その手術の名前は「フェイコ・プレチョップ法」。わずか1.8ミリの創口から行う、出血ゼロの手術だ。超短時間、身体への負担は最小限で日帰り可能。保険も適用されるため、3割負担なら片目5万3000円から受けられる。一番の特徴は、水晶体(フェイコ)を、超音波をかけて乳化吸引する前に、あらかじめ(プレ)、砕く(チョップ)ことだ。

「アイデアは、映画で岩盤にダイナマイトを仕掛けて爆破させているのを見て閃きました。水晶体の核に超音波を発振する鋭利なピンセットを差し込み、開いたら、内側からきれいに割れるのではないかと考えたのです」

 白内障は、眼球内でカメラのレンズの役割を果たす「水晶体」が劣化して濁り、光をクリアに通さなくなる目の疾患。70代のほぼ90%が罹患している。80代では白内障でない人を探すほうが難しいとされ、予防法はない。世界的に見れば失明原因のトップだが、日本では、最適な時期に適切な手術をすれば確実に治せるため、年間100万件もの手術が行われている。

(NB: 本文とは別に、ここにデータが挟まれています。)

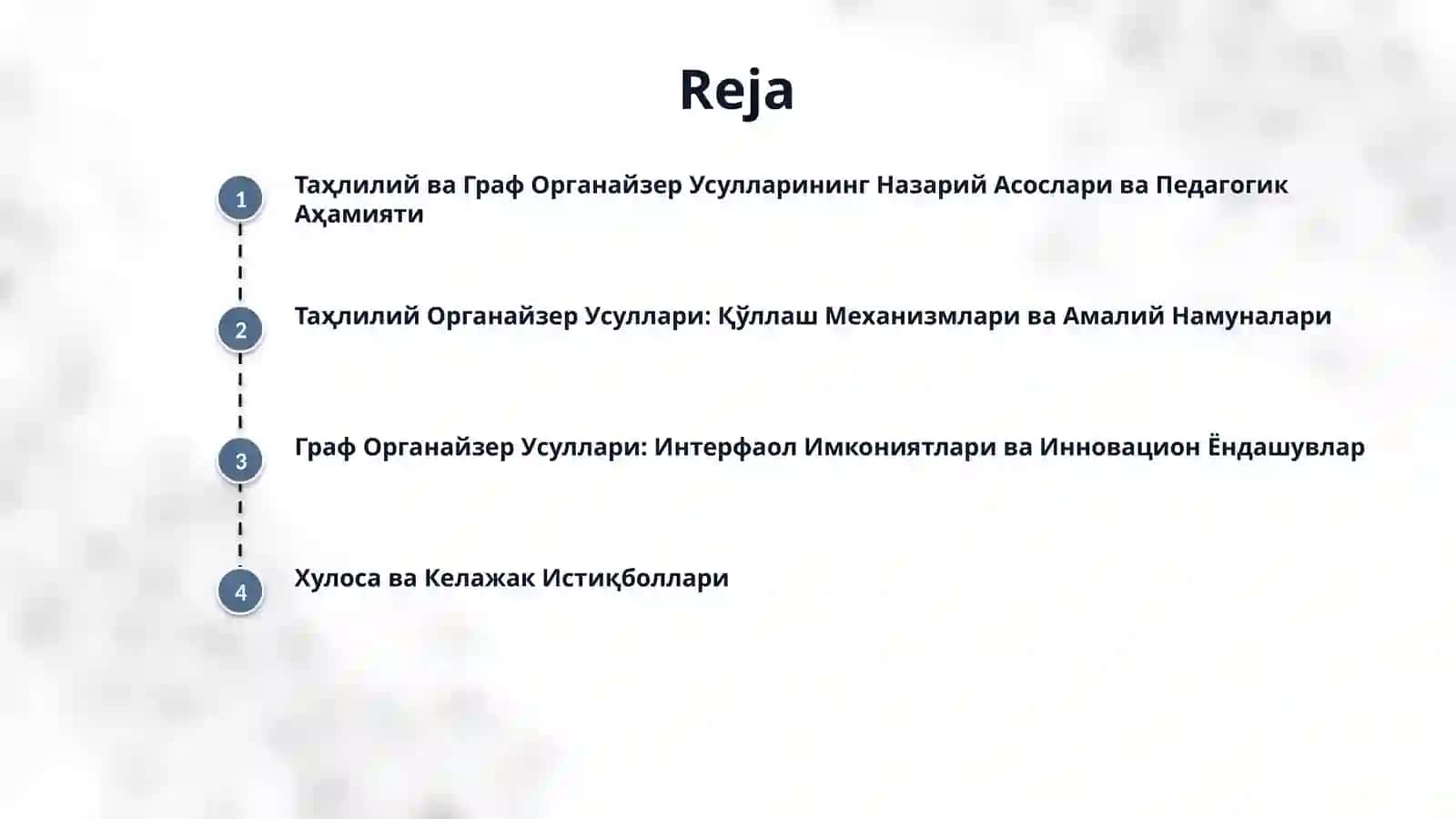 Reja

1

Таҳлилий ва Граф Органайзер Усулларининг Назарий Асослари ва Педагогик Аҳамияти

2

Таҳлилий Органайзер Усуллари: Қўллаш Механизмлари ва Амалий Намуналари

3

Граф Органайзер Усуллари: Интерфаол Имкониятлари ва Инновацион Ёндашувлар

4

Хулоса ва Келажак Истиқболлари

 日本で広く普及している従来の術式では、大きな塊の状態から水晶体に超音波をかけ始めるため、10~30分の手術時間を要し、超音波の熱によって角膜や視神経に大きな負担がかかる。感染症のリスクも、時間に比例して増大する。さらに創口も、3~5ミリの大きさになり、眼球の歪みによる「術後乱視」になりやすい。こうしたもろもろの問題点をすべて解決したのがフェイコ・プレチョップ法だった。

「ちなみに近年『レーザー白内障手術』が話題になっていますが、決して新しい術式ではありません。角膜を切開し、水晶体を分割する処置までをレーザーで行うだけで、濁った水晶体を取り除き、眼内レンズを挿入するという肝心な工程は従来通り、超音波で行っています。

 ほとんどが自費診療で行われており、装置も高額でコストもかかります。しかもレーザーの切開はあまりきれいではないので、なかなか傷が閉じにくいと言うデメリットもあり、結果は手でやる手術にはかなわない。

 新しい手術法と宣伝されていても、必ずしも良いとは限りません」

1日60件の執刀を可能にする
こだわりの手術現場

 赤星先生が集中して手術を行う日、秋葉原アイクリニック(東京都台東区)の手術室には2つの手術台が並び、同じ設備と器具が同じ配置で整えられる。双方を往復しながら、先生は1日60件もの手術を行うのだ。